The Norwegian Hospitality Association has 2500 member businesses with a total of 55,000 employees and annual turnover nearing NOK 30 billion. The organization covers the entire country, has seven district offices and is one of the three largest national associations in the Confederation of Norwegian Enterprise (NHO). The affiliation with the Confederation of Norwegian Enterprise enables the Norwegian Hospitality Association to benefit from the organization's extensive resources. The Norwegian Hospitality Association desires to participate actively in the shaping of Norwegian industrial policy and seeks to influence decisions that public bodies take nationally or locally. Its overarching aim is to create enhanced profitability for its member businesses.

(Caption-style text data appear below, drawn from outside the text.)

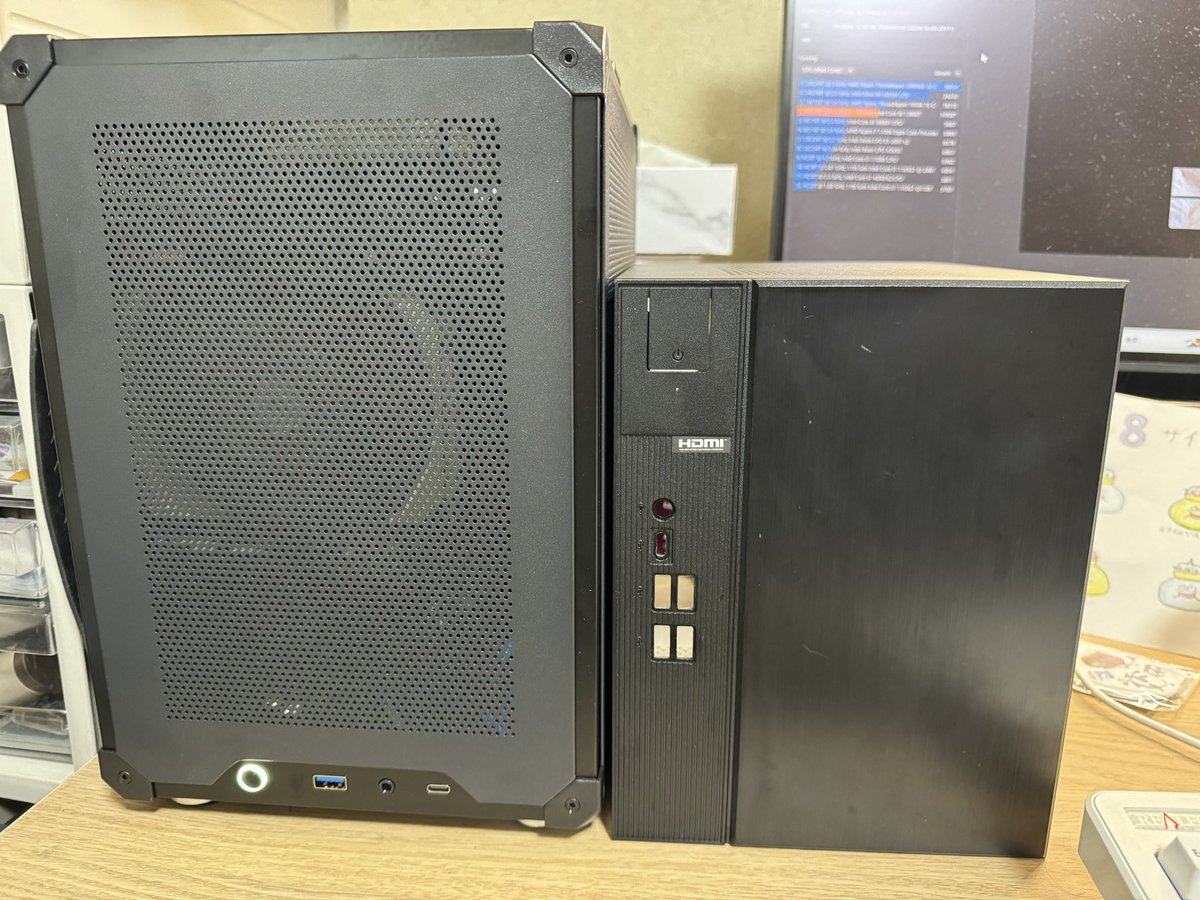jail2jail's tweet photo. Jonsbo C6、選んで大正解でした!
DeskMeetより少し大きいけど、普通に超コンパクト。
全面メッシュだけど、静かなファンを使えばDeskMeetのように高負荷時に熱がこもることも無く冷えるし、静か。
グラボもDeskMeetの200mmまでから、250mmまでいけるようになった。
#Jonsboc6
#DeskMeet https://t.co/LNmPb55RIB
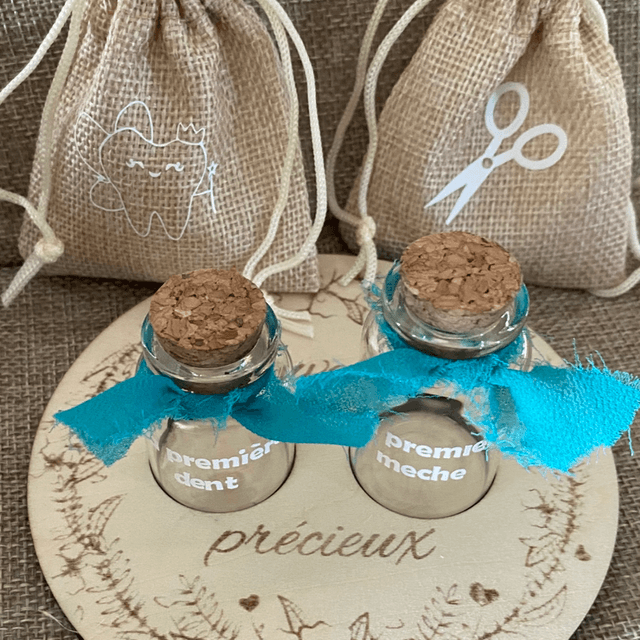 Souvenir fioles pour dent et mèche de cheveux bébé 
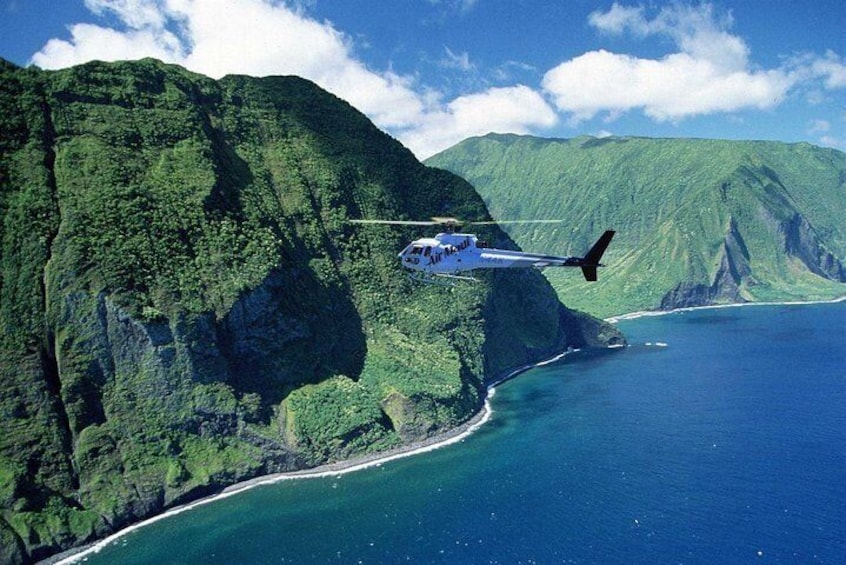 West Maui & Molokai Helicopter Tour with Oceanfront Landing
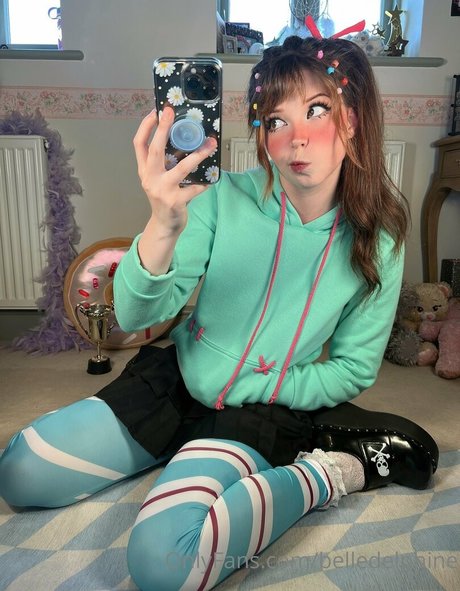 Belle Delphine perfekte pornographische galerien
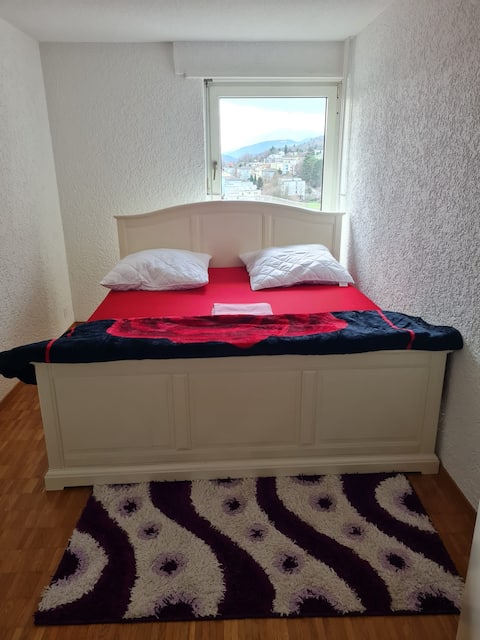 Private clean Room in Grenchen.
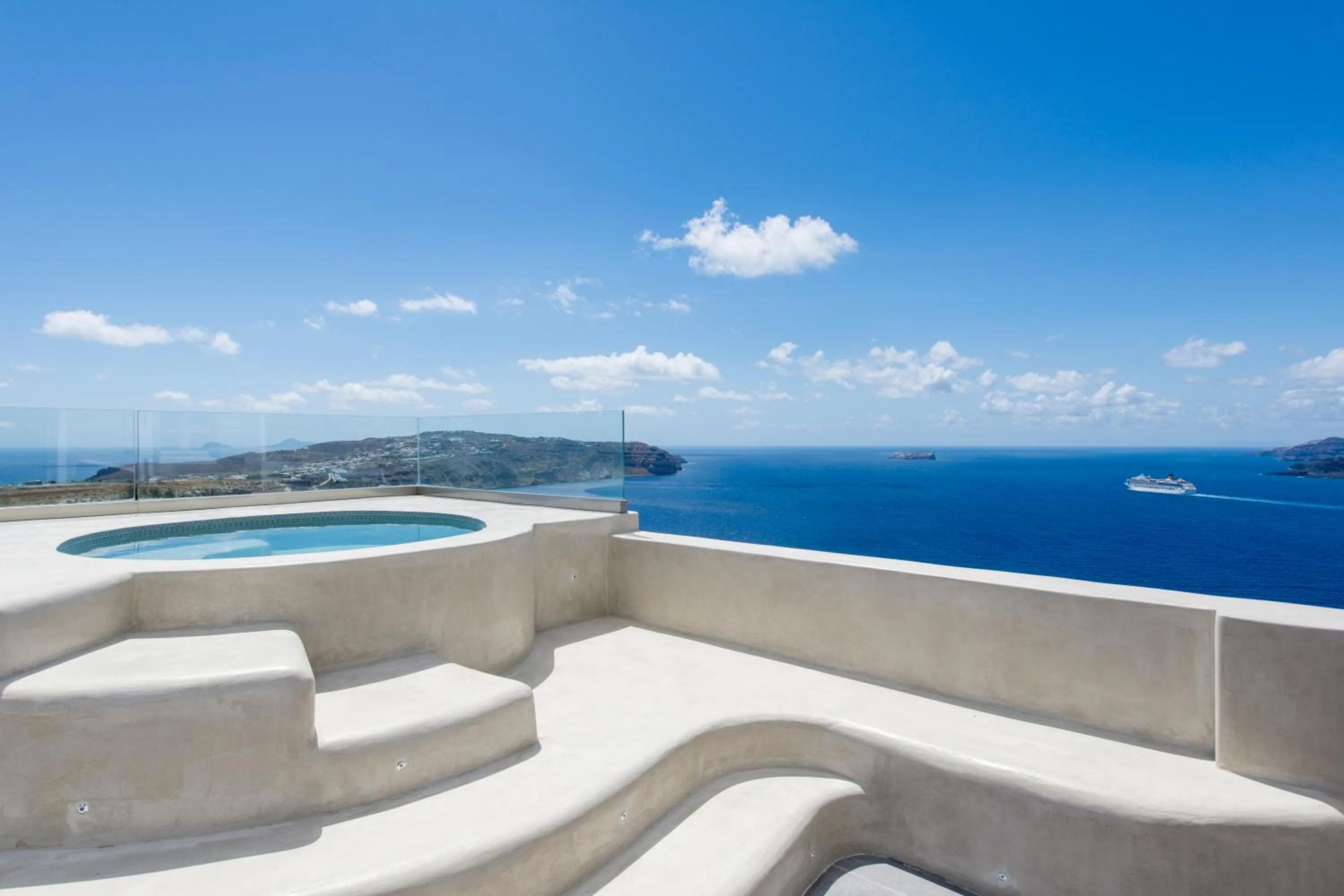 Hot Spring Bath in Caldera's Dolphin Suites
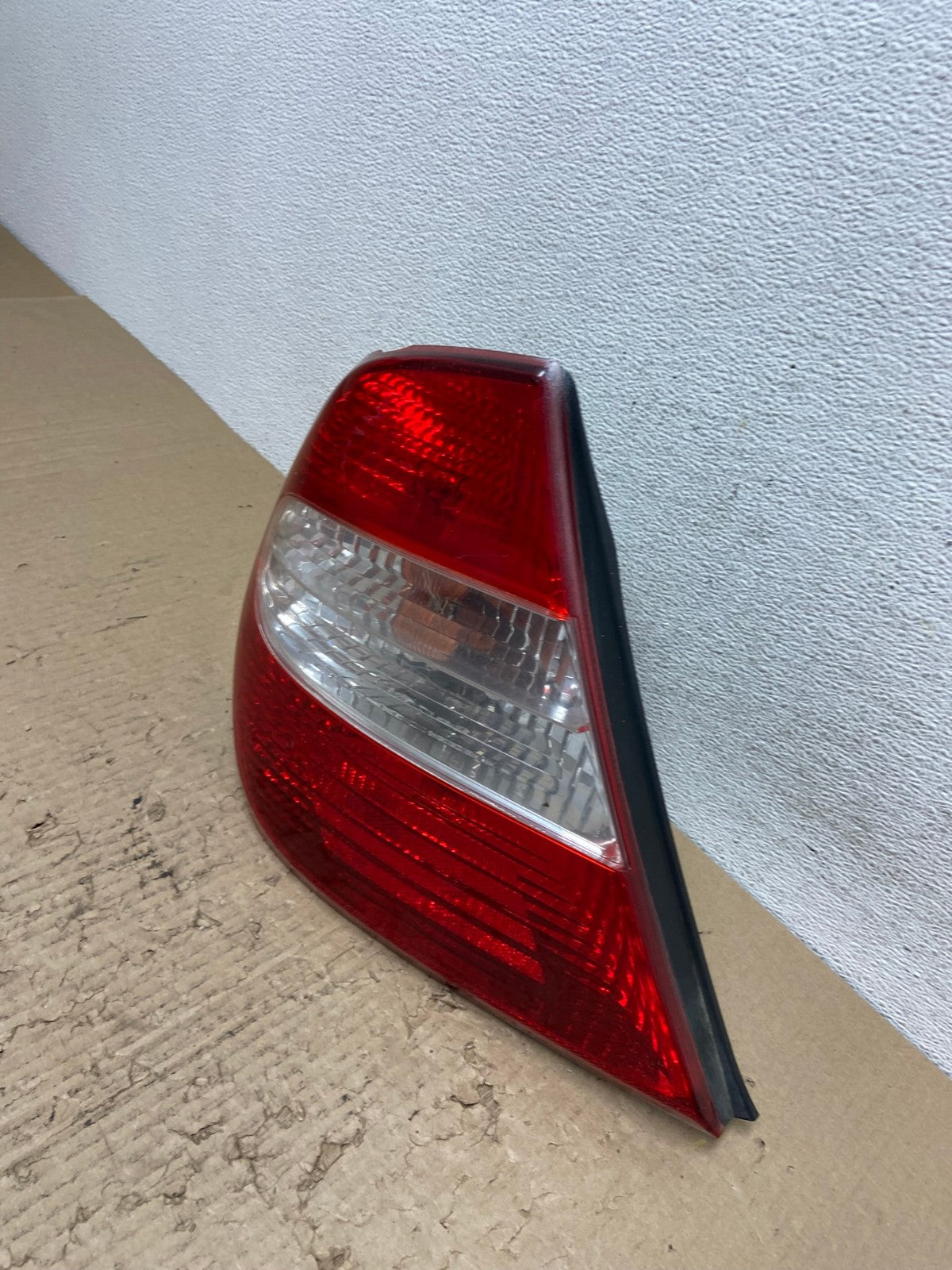 2002 2003 2004 Toyota Camry Left Driver LH Side Tail Light AF2954 LK1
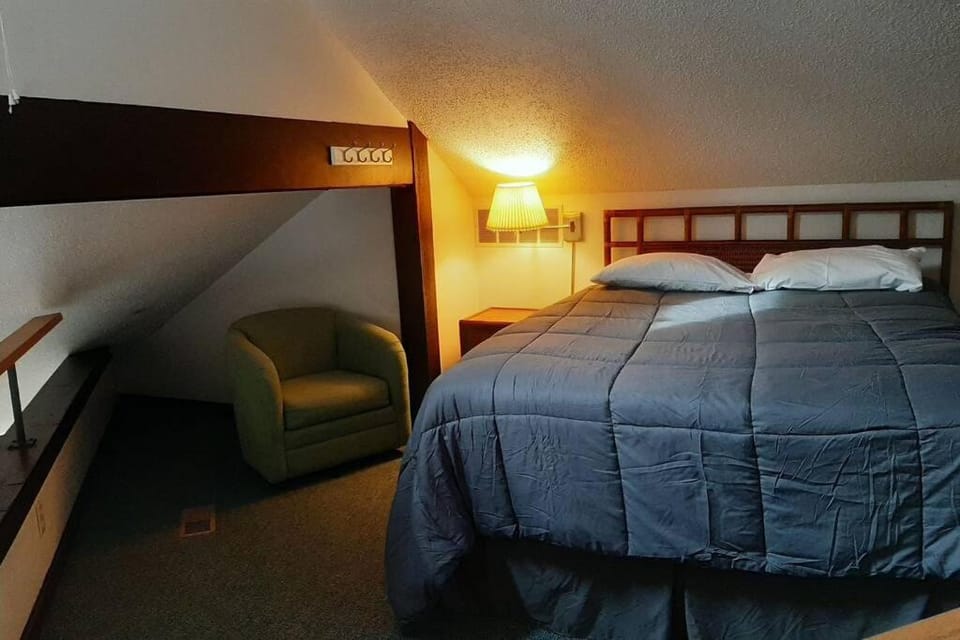 Unit 102 - Treeloft 3 Bedroom Villa House in Village Four Seasons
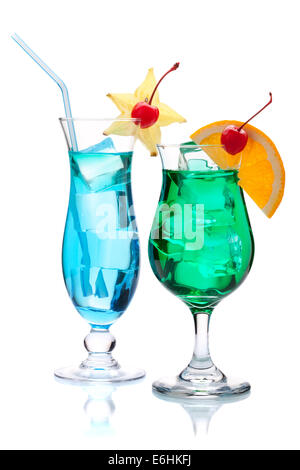 Deux cocktails tropicaux. Isolé sur fond blanc Banque D'Images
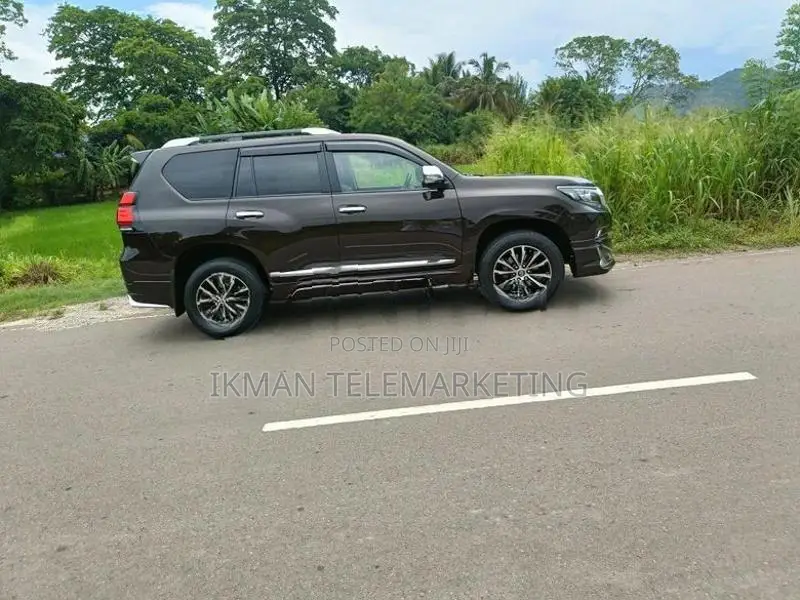 Toyota Land Cruiser Prado 150 2017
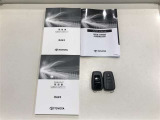 【キーレス】少し離れた場所からでもボタン一つでドアの開錠・施錠ができるのでとっても便利!ドアの鍵穴周りに傷をつけることもありません♪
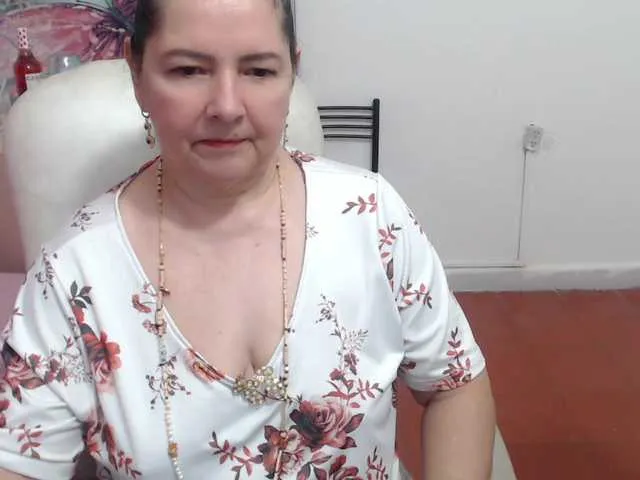 natsumi_NTR_TV – webcam model profile photo Image 5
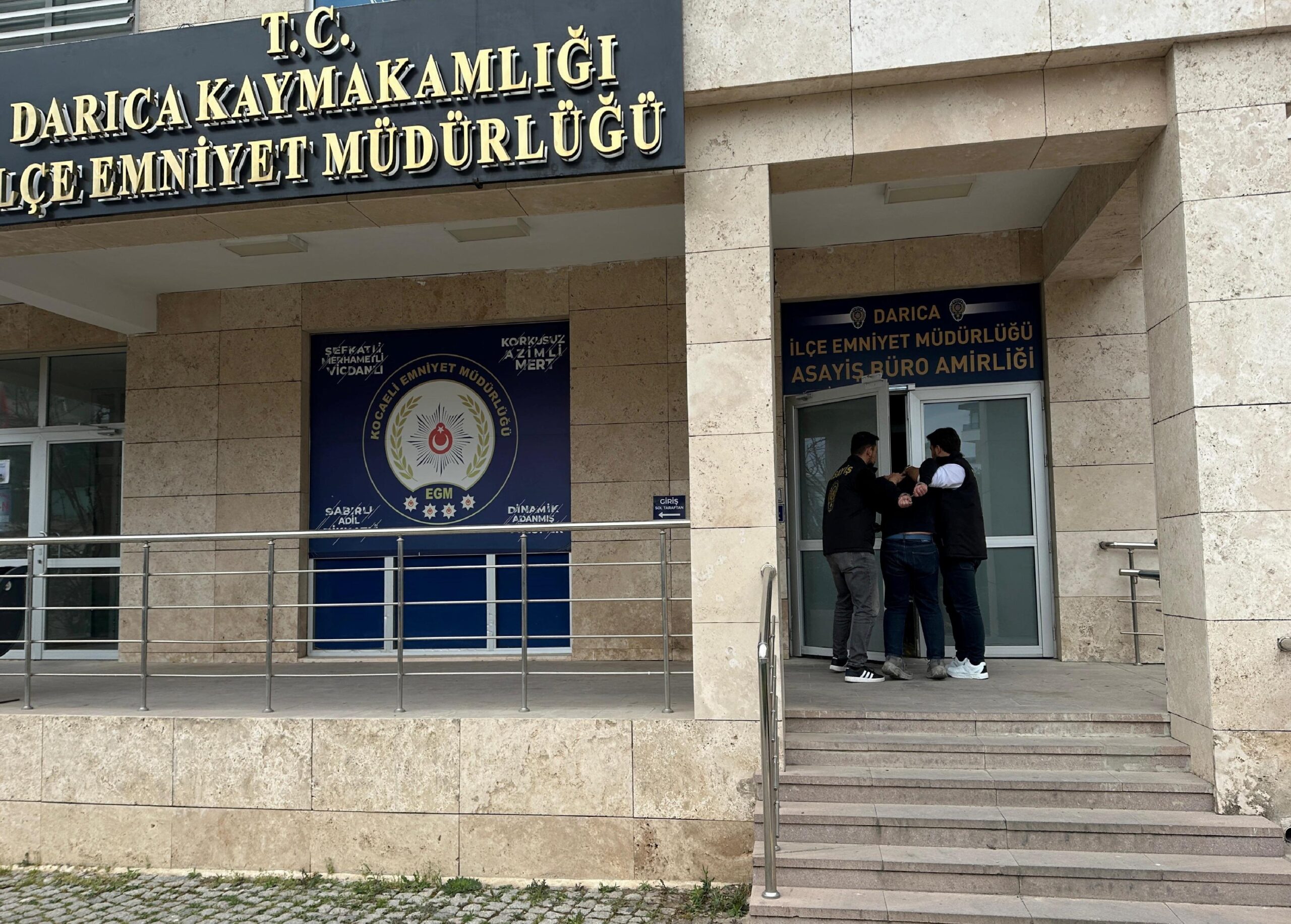 sarachanede-polisi-tehdit-eden-universite-ogrencisi-kocaelide-yakalandi-haberi-gGfSJCMJ.jpg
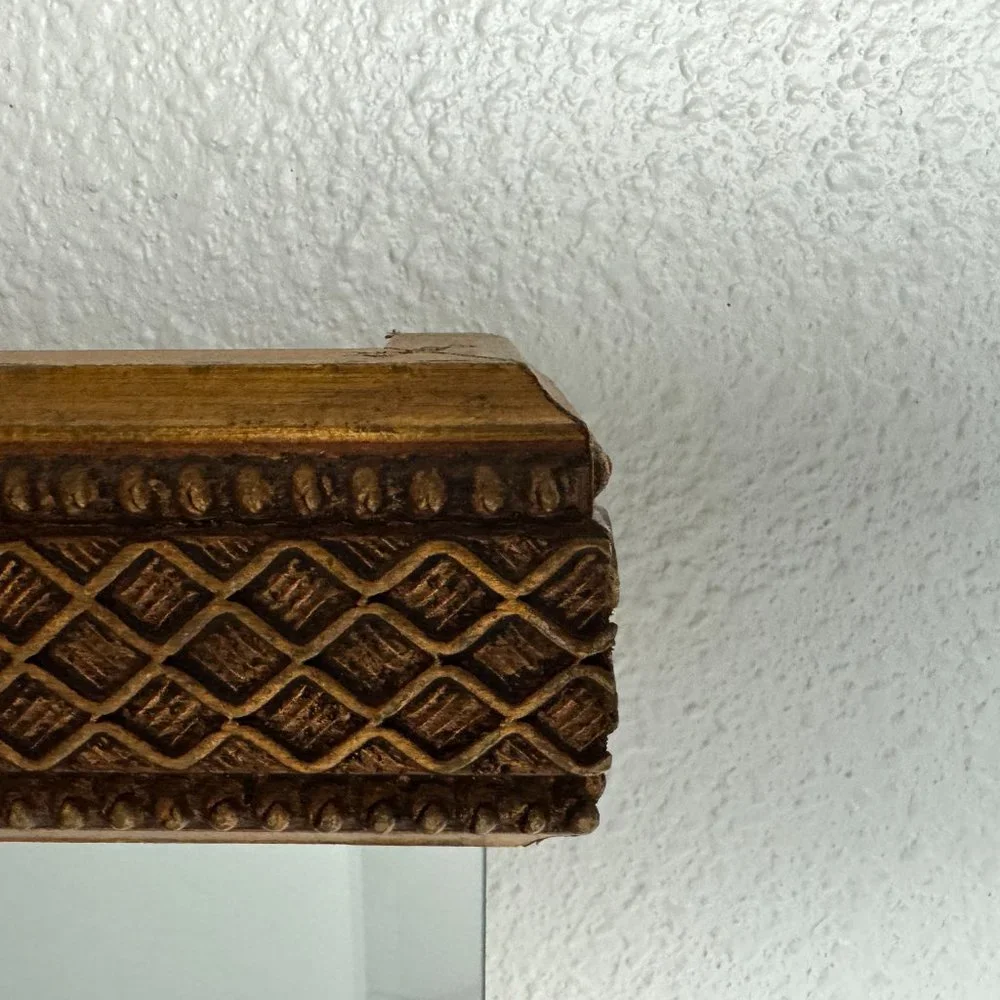 N/A vintage gold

The Norwegian Hospitality Association is a party to wage negotiations, at the same time as it has extensive expertise in wage and employer issues. Member businesses also have the advantage of such services as the Norwegian Hospitality Association's Service Office. Co-operation agreements for purchasing from a number of major suppliers to the industry make considerable savings for member businesses.

In 2005, hospitality businesses contributed NOK 80 billion to GNP. Lodging and food service comprise 10,759 businesses that have NOK 52 billion in sales and employ 88,975 persons, which constitutes 4.1 percent of the total employment in Norway.